WHAT IS EXPECTED - Copy out each of the following records word for word, line by line.

WORKING DATA -
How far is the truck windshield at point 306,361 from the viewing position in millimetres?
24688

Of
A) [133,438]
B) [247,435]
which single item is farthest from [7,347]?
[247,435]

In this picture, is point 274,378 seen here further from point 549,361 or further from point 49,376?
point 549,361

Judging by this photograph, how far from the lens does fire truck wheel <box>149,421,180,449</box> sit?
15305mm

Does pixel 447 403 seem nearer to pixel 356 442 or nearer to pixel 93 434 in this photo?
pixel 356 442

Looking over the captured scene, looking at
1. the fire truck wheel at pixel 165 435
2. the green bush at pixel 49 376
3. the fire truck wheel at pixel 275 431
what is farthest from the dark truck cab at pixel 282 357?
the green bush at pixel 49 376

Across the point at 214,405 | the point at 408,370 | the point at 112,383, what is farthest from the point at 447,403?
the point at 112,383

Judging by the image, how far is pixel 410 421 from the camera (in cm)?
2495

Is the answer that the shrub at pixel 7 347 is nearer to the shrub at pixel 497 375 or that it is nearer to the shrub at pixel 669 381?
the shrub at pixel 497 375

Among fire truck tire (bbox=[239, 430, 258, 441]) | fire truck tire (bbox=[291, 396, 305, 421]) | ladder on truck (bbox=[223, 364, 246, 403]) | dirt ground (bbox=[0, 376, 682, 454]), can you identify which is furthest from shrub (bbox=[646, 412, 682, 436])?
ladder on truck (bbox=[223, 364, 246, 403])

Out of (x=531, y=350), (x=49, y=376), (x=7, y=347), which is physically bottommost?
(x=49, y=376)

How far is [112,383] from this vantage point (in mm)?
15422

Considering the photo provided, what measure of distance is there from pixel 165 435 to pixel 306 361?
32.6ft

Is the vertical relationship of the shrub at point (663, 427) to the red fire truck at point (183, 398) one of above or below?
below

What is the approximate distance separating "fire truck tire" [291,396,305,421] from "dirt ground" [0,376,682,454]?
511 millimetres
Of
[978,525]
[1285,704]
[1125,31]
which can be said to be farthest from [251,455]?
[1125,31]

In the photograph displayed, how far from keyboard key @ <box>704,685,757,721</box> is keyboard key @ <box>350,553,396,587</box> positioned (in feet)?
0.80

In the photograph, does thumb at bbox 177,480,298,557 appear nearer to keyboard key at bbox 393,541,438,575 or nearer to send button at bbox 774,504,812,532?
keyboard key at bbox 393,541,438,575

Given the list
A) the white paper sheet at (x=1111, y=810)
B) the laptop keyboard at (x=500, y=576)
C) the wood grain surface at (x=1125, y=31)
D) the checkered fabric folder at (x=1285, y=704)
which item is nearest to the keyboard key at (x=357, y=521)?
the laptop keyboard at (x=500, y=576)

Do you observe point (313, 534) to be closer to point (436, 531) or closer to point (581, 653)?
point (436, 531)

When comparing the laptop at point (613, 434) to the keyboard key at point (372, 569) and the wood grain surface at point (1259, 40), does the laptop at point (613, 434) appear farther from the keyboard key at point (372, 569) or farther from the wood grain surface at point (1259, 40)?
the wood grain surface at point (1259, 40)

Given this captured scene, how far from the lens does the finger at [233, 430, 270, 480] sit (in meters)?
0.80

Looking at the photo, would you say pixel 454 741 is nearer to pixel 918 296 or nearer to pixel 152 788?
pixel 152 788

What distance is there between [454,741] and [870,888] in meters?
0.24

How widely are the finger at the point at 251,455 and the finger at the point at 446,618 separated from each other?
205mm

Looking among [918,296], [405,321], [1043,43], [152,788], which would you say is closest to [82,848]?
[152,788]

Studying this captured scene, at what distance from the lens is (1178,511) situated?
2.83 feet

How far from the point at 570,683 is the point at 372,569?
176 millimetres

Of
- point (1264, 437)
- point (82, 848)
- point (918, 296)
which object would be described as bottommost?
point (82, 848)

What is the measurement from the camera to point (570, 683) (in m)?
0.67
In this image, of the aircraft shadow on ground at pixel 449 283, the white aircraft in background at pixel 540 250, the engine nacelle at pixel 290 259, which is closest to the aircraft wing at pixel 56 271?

EXERCISE OUTPUT -
How far is the truck windshield at point 306,361 from the viewing position in millimetres?
24688

Of
A) [133,438]
B) [247,435]
which single item is farthest from [7,347]?
[247,435]

In this picture, is point 274,378 seen here further from point 549,361 or further from point 49,376?
point 549,361

Judging by this photograph, how far from the lens does fire truck wheel <box>149,421,180,449</box> sit?
15305mm

Does pixel 447 403 seem nearer to pixel 356 442 or nearer to pixel 93 434 in this photo?
pixel 356 442

Looking over the captured scene, looking at
1. the fire truck wheel at pixel 165 435
2. the green bush at pixel 49 376
3. the fire truck wheel at pixel 275 431
what is farthest from the dark truck cab at pixel 282 357?
the green bush at pixel 49 376

Across the point at 214,405 | the point at 408,370 | the point at 112,383, what is farthest from the point at 447,403?
the point at 112,383

Judging by the image, how far is pixel 410 421 from the camera (in cm)?
2495

Is the answer that the shrub at pixel 7 347 is nearer to the shrub at pixel 497 375 or that it is nearer to the shrub at pixel 669 381?
the shrub at pixel 497 375

Among fire truck tire (bbox=[239, 430, 258, 441]) | fire truck tire (bbox=[291, 396, 305, 421]) | ladder on truck (bbox=[223, 364, 246, 403]) | dirt ground (bbox=[0, 376, 682, 454]), can you identify which is furthest from shrub (bbox=[646, 412, 682, 436])?
ladder on truck (bbox=[223, 364, 246, 403])

Out of (x=531, y=350), (x=49, y=376), (x=7, y=347), which is physically bottommost?
(x=49, y=376)

How far is [112,383] from this vantage point (in mm)?
15422

Considering the photo provided, what measure of distance is there from pixel 165 435 to pixel 306 361?
32.6ft

Is the vertical relationship of the shrub at point (663, 427) to the red fire truck at point (183, 398) one of above or below?
below

What is the approximate distance separating "fire truck tire" [291,396,305,421] from "dirt ground" [0,376,682,454]?
511 millimetres
Of
[978,525]
[1285,704]
[1125,31]
which can be said to be farthest from [251,455]?
[1125,31]

In the photograph displayed, how far from keyboard key @ <box>704,685,757,721</box> is keyboard key @ <box>350,553,396,587</box> positioned (in feet)?
0.80

In the photograph, does thumb at bbox 177,480,298,557 appear nearer to keyboard key at bbox 393,541,438,575 or nearer to send button at bbox 774,504,812,532?
keyboard key at bbox 393,541,438,575

Given the list
A) the white paper sheet at (x=1111, y=810)
B) the laptop keyboard at (x=500, y=576)
C) the wood grain surface at (x=1125, y=31)
D) the checkered fabric folder at (x=1285, y=704)
which item is nearest to the keyboard key at (x=357, y=521)?
the laptop keyboard at (x=500, y=576)

Do you observe point (313, 534) to be closer to point (436, 531) or closer to point (581, 653)?
point (436, 531)

When comparing the laptop at point (613, 434) to the keyboard key at point (372, 569) and the wood grain surface at point (1259, 40), does the laptop at point (613, 434) appear farther from the keyboard key at point (372, 569) or farther from the wood grain surface at point (1259, 40)?
the wood grain surface at point (1259, 40)

Given this captured scene, how far from the lens does the finger at [233, 430, 270, 480] sit (in meters)?
0.80

Looking at the photo, would you say pixel 454 741 is nearer to pixel 918 296 or nearer to pixel 152 788?
pixel 152 788

What distance is there between [454,741] and [870,888] in meters?
0.24

How widely are the finger at the point at 251,455 and the finger at the point at 446,618 separated from each other?
205mm

Looking among [918,296], [405,321], [1043,43], [152,788], which would you say is closest to [82,848]?
[152,788]

Studying this captured scene, at what distance from the lens is (1178,511) situated?
2.83 feet

How far from the point at 570,683 is the point at 372,569?
176 millimetres

Of
- point (1264, 437)
- point (82, 848)
- point (918, 296)
which object would be described as bottommost?
point (82, 848)

What is the measurement from the camera to point (570, 683) (in m)?
0.67
In this image, of the aircraft shadow on ground at pixel 449 283, the white aircraft in background at pixel 540 250, the engine nacelle at pixel 290 259, which is closest to the aircraft wing at pixel 56 271?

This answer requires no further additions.